### Raw data
=====
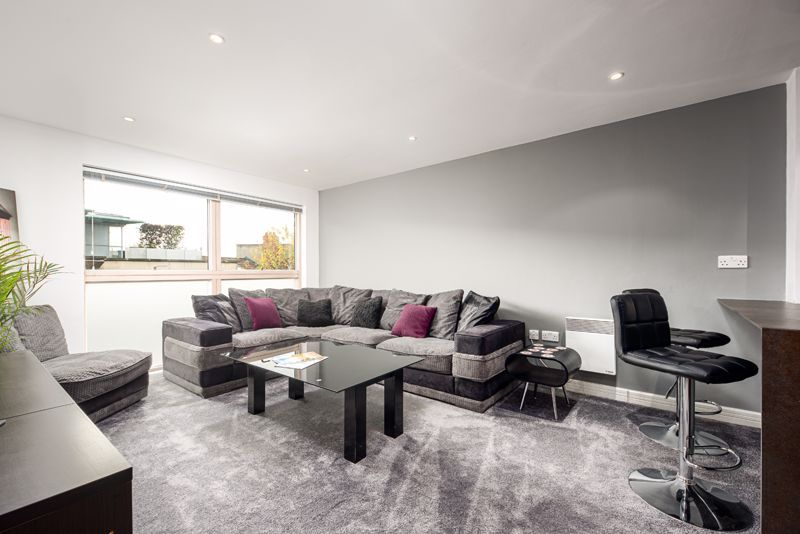 2 bed flat for sale in Merchants Road, BS8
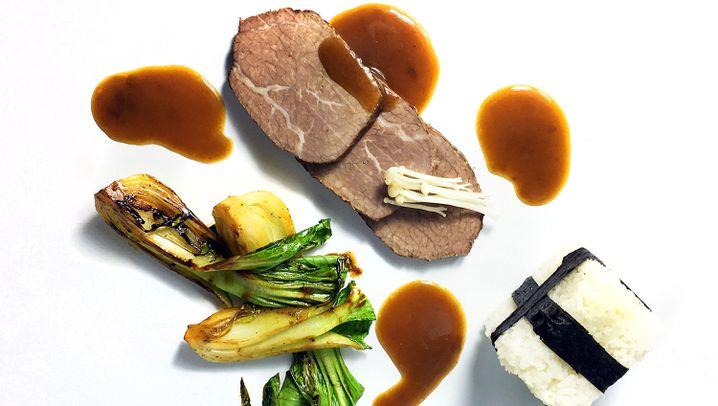 Rezept: Asia-Sauerbraten mit Onigiri und Pak Choi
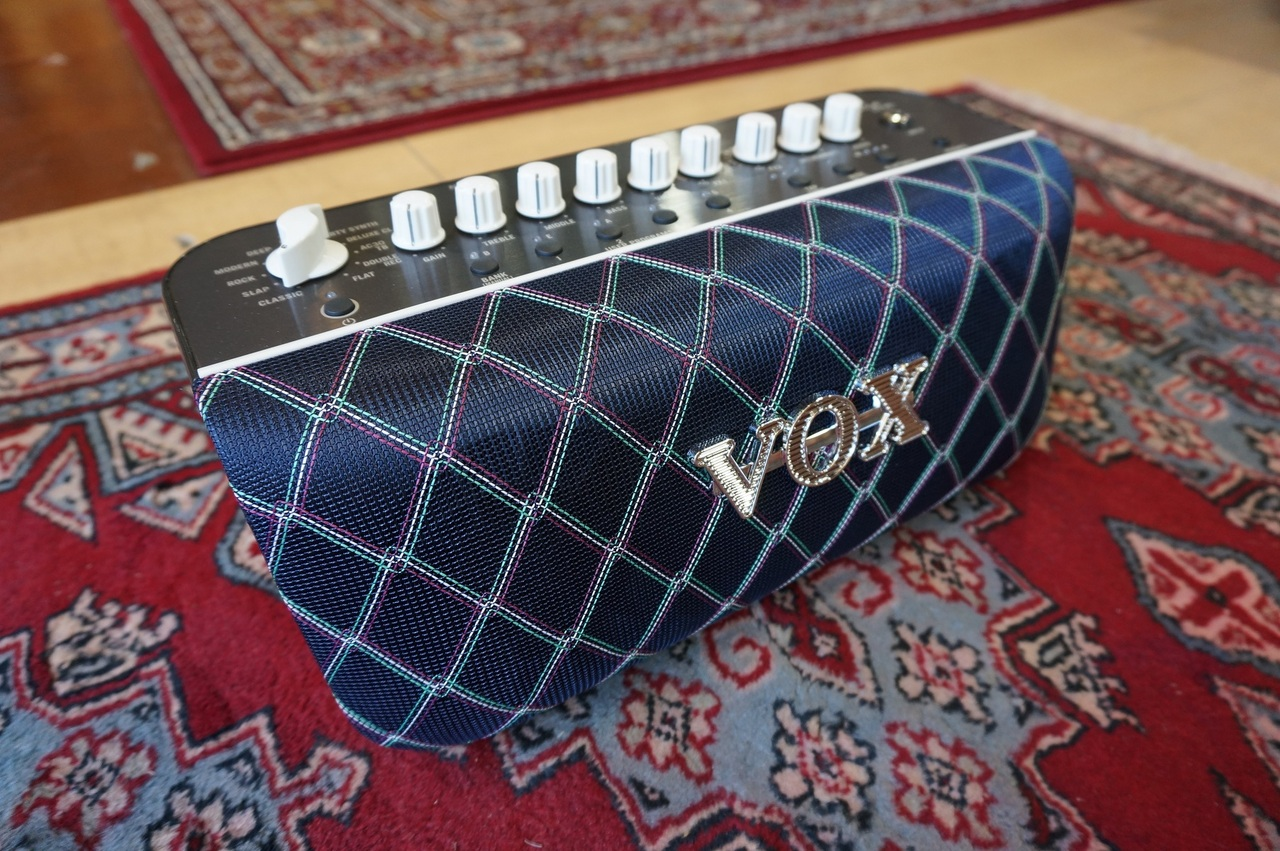 [Bass amp !!!! that can be used while deep discount !! compact body] VOX Adio Air BS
=====
### Your assignment
Please write out the entire listing above exactly, but leave the pictures out.

### Response
 2 bed flat for sale in Merchants Road, BS8
 Rezept: Asia-Sauerbraten mit Onigiri und Pak Choi
 [Bass amp !!!! that can be used while deep discount !! compact body] VOX Adio Air BS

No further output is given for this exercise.